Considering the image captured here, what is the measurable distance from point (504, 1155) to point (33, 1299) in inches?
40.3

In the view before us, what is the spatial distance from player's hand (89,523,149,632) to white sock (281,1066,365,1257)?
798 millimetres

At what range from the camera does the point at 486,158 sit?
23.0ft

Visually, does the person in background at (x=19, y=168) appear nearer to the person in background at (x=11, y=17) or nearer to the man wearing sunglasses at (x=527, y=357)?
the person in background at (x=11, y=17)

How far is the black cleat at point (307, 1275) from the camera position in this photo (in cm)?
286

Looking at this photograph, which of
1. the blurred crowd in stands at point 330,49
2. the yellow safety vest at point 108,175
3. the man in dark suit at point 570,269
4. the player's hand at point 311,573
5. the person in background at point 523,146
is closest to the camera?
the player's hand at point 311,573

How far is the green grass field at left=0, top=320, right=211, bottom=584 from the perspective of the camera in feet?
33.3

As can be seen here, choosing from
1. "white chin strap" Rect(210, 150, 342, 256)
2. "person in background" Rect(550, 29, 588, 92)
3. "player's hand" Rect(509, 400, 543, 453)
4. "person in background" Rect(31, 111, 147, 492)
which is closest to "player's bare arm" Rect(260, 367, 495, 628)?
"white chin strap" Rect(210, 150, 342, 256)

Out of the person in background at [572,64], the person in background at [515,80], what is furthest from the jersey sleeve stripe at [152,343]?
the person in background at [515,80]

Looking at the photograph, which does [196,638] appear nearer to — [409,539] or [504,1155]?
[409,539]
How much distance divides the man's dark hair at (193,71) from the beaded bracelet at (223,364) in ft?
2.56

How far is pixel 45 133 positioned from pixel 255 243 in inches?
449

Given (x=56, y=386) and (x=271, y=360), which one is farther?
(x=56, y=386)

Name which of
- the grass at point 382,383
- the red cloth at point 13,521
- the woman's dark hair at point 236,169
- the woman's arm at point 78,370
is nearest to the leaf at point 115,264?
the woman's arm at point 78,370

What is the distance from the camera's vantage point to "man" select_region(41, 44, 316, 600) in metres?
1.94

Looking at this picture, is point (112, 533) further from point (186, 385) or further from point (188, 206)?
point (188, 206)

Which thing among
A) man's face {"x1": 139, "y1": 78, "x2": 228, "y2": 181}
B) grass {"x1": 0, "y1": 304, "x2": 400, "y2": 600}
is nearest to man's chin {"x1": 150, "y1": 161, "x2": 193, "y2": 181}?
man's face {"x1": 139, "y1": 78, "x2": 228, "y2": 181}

────────

## Problem details
Copy every row above word for word, from start to finish.

## Answer for the task
Considering the image captured here, what is the measurable distance from point (504, 1155) to point (33, 1299) in inches?
40.3

In the view before us, what is the spatial distance from player's hand (89,523,149,632) to white sock (281,1066,365,1257)?
798 millimetres

At what range from the camera does the point at 486,158 sit?
23.0ft

Visually, does the person in background at (x=19, y=168) appear nearer to the person in background at (x=11, y=17) or nearer to the man wearing sunglasses at (x=527, y=357)?
the person in background at (x=11, y=17)

How far is the black cleat at point (307, 1275) from the camera position in this photo (in cm)?
286

Looking at this photograph, which of
1. the blurred crowd in stands at point 330,49
2. the yellow safety vest at point 108,175
3. the man in dark suit at point 570,269
4. the player's hand at point 311,573
5. the person in background at point 523,146
is closest to the camera?
the player's hand at point 311,573

How far is the green grass field at left=0, top=320, right=211, bottom=584 from the perspective of the camera in feet?
33.3

As can be seen here, choosing from
1. "white chin strap" Rect(210, 150, 342, 256)
2. "person in background" Rect(550, 29, 588, 92)
3. "player's hand" Rect(509, 400, 543, 453)
4. "person in background" Rect(31, 111, 147, 492)
which is closest to "player's bare arm" Rect(260, 367, 495, 628)?
"white chin strap" Rect(210, 150, 342, 256)

Out of the person in background at [572,64], the person in background at [515,80], what is furthest from the jersey sleeve stripe at [152,343]?
the person in background at [515,80]

Looking at the photograph, which does [196,638] appear nearer to — [409,539] or [504,1155]?
[409,539]
How much distance divides the man's dark hair at (193,71) from the beaded bracelet at (223,364) in ft?
2.56

How far is pixel 45 133 positioned from pixel 255 243 in inches?
449

Given (x=56, y=386) and (x=271, y=360), which one is farther?
(x=56, y=386)

Name which of
- the grass at point 382,383
- the red cloth at point 13,521
- the woman's dark hair at point 236,169
- the woman's arm at point 78,370
is nearest to the leaf at point 115,264?
the woman's arm at point 78,370

What is the distance from the camera's vantage point to "man" select_region(41, 44, 316, 600) in metres?
1.94

Looking at this picture, is point (112, 533) further from point (186, 385) or further from point (188, 206)?
point (188, 206)

Which thing among
A) man's face {"x1": 139, "y1": 78, "x2": 228, "y2": 181}
B) grass {"x1": 0, "y1": 304, "x2": 400, "y2": 600}
is nearest to man's chin {"x1": 150, "y1": 161, "x2": 193, "y2": 181}?
man's face {"x1": 139, "y1": 78, "x2": 228, "y2": 181}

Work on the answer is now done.